Kurzbeschreibung

Dieser Beitrag illustriert den breiten Rahmen einer feministisch betriebenen Politik im Westen Deutschlands am Beispiel dreier autonomer Frauen aus der Frauenbewegung, die im Frankfurter Stadtparlament vertreten waren. Nach ihrer Meinung beinhaltet feministische Politik unter anderem die Kritik an männlichen Sprachformen, die Bereitschaft in „männliche“ Politikfelder einzudringen sowie mannigfaltiges politisches Engagement, welches weit über die institutionelle Parlamentsarbeit hinausgehe.

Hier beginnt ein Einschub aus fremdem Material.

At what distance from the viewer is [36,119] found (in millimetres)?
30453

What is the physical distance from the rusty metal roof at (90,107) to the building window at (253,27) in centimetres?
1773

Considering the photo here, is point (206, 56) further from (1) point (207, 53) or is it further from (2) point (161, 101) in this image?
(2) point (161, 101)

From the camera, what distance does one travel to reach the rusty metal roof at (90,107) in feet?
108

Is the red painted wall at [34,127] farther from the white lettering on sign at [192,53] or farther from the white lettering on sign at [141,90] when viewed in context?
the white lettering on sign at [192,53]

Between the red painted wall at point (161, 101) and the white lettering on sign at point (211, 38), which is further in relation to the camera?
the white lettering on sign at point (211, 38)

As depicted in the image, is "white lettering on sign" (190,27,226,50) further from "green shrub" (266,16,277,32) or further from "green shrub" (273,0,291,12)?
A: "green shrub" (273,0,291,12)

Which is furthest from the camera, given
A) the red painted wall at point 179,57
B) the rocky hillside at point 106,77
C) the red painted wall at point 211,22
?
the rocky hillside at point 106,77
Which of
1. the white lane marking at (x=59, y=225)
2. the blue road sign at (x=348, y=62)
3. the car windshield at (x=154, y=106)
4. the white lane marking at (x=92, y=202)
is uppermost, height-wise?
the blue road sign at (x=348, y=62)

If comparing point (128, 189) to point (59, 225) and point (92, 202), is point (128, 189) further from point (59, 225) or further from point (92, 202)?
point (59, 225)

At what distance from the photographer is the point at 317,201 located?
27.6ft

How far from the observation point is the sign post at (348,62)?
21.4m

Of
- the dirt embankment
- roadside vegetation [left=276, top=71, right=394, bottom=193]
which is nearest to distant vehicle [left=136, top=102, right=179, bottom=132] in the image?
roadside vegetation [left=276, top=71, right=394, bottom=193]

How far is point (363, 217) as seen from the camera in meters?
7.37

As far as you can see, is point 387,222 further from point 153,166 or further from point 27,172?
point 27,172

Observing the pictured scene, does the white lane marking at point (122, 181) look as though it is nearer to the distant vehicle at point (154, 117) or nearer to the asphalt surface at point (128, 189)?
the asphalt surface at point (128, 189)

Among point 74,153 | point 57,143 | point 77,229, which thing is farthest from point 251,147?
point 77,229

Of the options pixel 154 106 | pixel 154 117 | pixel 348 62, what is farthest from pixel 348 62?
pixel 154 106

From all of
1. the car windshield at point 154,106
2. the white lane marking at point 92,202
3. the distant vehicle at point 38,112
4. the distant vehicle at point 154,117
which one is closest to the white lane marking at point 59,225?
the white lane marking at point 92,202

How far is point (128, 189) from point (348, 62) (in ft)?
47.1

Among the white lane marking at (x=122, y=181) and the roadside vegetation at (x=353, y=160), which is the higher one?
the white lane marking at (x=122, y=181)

Frauenpolitik auf lokaler Ebene (1986)

  • Elke Kiltz
  • Brigitte Sellach

Quelle

Das Projekt „Autonome Frauen im Römer“: Feministische Politik im Frankfurter Stadtparlament

In Frankfurt machen wir als Trio, 3 autonome Frauen aus der Frauenbewegung, auf parlamentarischer Ebene feministische Politik – zwei als gewählte Stadtverordnete auf der Liste der GRÜNEN, eine als Fraktionsassistentin. Wir werden unterstützt von einer Gruppe autonomer Frauen, die sich wöchentlich trifft, um unsere Arbeit mitzuentwickeln und mitzutragen. Wir machen feministische Politik, wenn wir z. B. gegen die schienenfreie Innenstadt sind und das mit der geschlechtlichen Arbeitsteilung begründen, wenn wir gegen die Sperrgebietsverordnung kämpfen und unsere Kampagne unter dem Motto führen: „Frauen gegen Doppelmoral“, wenn wir in unserer Haushaltsrede mit einem Zitat aus dem klassischen Kochbuch von Davidis über sparsame Haushaltsführung beginnen oder wenn wir Anträge stellen zur finanziellen Förderung von Frauenprojekten in der Stadt. Wir machen feministische Politik auch dann, wenn wir immer wieder die männlichen Sprachformen kritisieren und beispielsweise den Begriff „Milchmädchenrechnung“, ein Lieblingsbegriff männlicher Parlamentarier, zurückweisen. Über diese Politik wollen wir in unserem Beitrag auch ganz konkret berichten: Feministische Politik im traditionellen Politikbereich eines Parlamentes, wie wir sie verstehen, soll Frauen in ihren vielfältigen Arbeits- und Lebensformen ins Blickfeld der Öffentlichkeit rücken, sie sollen zu einem zentralen Thema der politischen Öffentlichkeit in Frankfurt werden. Die Schwierigkeiten für unsere feministische Politik ergeben sich allerdings dann, wenn wir die Verbesserung der Lebensverhältnisse von Frauen auf ihrem Weg zu mehr Autonomie auf der Ebene von Maßnahmen, städtischen Verordnungen u. ä., konkretisieren müssen, die von einer Verwaltung umsetzbar sind. Worauf soll es eigentlich hinauslaufen, bzw. was für eine Art städtischer Welt, städtischer Gesellschaft wollen wir eigentlich? Bis vor kurzem haben wir in unseren Diskussionen dieses Problem so gelöst, daß wir von unseren feministischen Utopien gesprochen haben, wobei weitgehend offenblieb, was wir uns genau darunter vorstellen, sind doch die Lebensentwürfe und der Alltag von Frauen so verschieden wie die Erklärungen und Interpretationen, die sie dafür finden. []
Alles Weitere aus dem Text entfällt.